Richard E. Grant’s Take On Complicated Grief After His Mum’s Death Is Refreshing

The star spoke of his complex feelings towards his mother, but ultimately his ‘gratitude’ to her for giving him life.

Richard E. Grant

by Charley Ross |
Published on

Conversations around loss can be difficult, confusing and all-consuming – grief can be different for everyone, but our understanding of it improves every time we talk about our experiences of it. And today, actor Richard E. Grant has contributed his own take on grief after discovering that his mother had passed away, and the complicated nature of the situation is something so many of us can relate to.

Posting his message to Twitter, he began: ‘During a filming break this morning I saw that I had eight missed calls from Africa and knew weirdly why, which proved to be that my 93-year-old mother died this morning. We had an incredibly complicated relationship. And she was somebody that for me anyway, emotionally withdrawn and withheld her approvation or approval of anything.’

We often idealise those who we have lost, but Richard was careful to voice elements of his mother’s personality that caused him pain, and the impact that had on him.

‘So nothing was ever quite good enough, but what that proved to be was a great motor for ambition and determination to try and prove yourself be the best you possibly can, and ironically whatever she did she demanded and got applause, approval from everybody around her, including me.'

He goes on to describe a rather painful-sounding experience after his wife Joan Washington had passed away, when he went to visit his mother.

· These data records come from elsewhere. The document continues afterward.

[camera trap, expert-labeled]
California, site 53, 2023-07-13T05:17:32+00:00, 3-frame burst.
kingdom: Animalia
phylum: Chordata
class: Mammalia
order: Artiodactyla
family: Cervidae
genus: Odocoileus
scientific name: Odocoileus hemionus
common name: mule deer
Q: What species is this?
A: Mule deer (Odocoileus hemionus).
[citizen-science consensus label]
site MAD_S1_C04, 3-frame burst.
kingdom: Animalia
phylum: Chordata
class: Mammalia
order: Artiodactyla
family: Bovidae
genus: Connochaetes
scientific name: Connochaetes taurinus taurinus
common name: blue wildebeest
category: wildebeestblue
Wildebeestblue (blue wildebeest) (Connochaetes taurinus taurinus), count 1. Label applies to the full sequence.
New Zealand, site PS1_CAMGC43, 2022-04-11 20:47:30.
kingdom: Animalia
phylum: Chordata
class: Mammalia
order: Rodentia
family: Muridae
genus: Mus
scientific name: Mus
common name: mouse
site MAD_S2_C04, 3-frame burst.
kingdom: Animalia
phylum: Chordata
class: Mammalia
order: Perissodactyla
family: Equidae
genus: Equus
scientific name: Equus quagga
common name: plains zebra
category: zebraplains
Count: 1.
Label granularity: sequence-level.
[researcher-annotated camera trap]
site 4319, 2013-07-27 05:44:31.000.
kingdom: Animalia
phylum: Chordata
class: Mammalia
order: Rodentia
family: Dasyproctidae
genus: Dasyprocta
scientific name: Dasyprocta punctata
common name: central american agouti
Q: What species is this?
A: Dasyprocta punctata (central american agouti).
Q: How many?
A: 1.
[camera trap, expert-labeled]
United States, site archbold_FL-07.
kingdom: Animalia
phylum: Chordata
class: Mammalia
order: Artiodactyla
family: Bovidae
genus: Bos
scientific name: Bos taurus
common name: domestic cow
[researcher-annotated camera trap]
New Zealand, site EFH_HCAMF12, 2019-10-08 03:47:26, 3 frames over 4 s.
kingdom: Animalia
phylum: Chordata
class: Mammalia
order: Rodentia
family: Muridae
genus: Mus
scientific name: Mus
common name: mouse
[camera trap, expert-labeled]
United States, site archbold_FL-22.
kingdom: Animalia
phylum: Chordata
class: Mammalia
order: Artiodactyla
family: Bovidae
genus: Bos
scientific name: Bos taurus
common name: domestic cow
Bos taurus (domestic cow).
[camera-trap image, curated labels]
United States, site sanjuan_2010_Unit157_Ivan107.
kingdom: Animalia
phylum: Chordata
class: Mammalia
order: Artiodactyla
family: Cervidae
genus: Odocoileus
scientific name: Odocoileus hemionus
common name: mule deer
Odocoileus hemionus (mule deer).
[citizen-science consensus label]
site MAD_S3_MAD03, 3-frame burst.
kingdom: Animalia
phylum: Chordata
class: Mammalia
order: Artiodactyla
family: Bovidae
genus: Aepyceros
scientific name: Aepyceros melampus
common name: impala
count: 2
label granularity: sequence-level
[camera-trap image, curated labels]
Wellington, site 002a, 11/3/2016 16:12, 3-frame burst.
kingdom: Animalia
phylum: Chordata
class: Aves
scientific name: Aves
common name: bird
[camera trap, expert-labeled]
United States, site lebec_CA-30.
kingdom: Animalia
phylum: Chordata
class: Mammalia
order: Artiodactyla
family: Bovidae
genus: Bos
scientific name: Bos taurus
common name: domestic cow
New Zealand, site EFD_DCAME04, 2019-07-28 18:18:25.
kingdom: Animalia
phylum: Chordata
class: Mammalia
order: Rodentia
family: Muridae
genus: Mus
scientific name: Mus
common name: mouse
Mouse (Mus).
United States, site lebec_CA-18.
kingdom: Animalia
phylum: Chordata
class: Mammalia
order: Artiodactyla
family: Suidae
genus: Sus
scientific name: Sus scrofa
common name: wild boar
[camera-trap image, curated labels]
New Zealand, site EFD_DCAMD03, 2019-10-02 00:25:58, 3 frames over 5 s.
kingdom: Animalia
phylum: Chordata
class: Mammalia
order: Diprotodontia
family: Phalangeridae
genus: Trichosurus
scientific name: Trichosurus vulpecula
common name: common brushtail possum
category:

‘I went to stay with her for a couple of weeks, six weeks after my wife had died, with Covid restrictions being lifted, and she sent me a very terse email at the end of the trip, saying, “I regret to say your visit was an absolute disaster, we only have two things in common, books and classical music.”’

After observing the particularly unpleasant exchange, Richard E. Grant went on explain how this dynamic impacted the way he parented, and how he endeavours to be there for his children in turn. He has one daughter with Joan, Olivia (34), and a stepson called Tom (41).

‘So whereas she was very physically untactile, I've gone (to) the opposite extreme and been a very tactile and loving father and husband I suppose in response to that,' Richard said.

His final remarks were the ones that hit hardest. Richard spoke of the ‘resignation’ he feels at his mother’s death but above all ‘gratitude’.

‘Do I feel sadness that she has died? I feel resignation more than anything. But most of all gratitude for having given me life,' he concluded.

On top of the value and beauty in sharing your grief experience with others, and the ways in which it can help with others’ personal pain, Richard’s insistence on being open about the complications within his grief and his relationship with his mum is so refreshing.

It can be easy to feel guilt or shame if our grief isn’t clear or attached to the best parts of our loved ones. Maybe we are grieving an estranged family member, or an old friend we lost touch with, and the traditional rules of grief don't apply. It’s not always a straightforward feeling, to mourn someone, and Richard’s openness in acknowledging this is an inspiration.

And above all, his decision to choose ‘gratitude’ over resentment or any other emotion when it comes to his complex loss is one that we could all perhaps try to adopt, also. To ask ourselves how we can be thankful to the person we’ve lost, in the face of our grief, is an honourable way to process our pain and rebuild.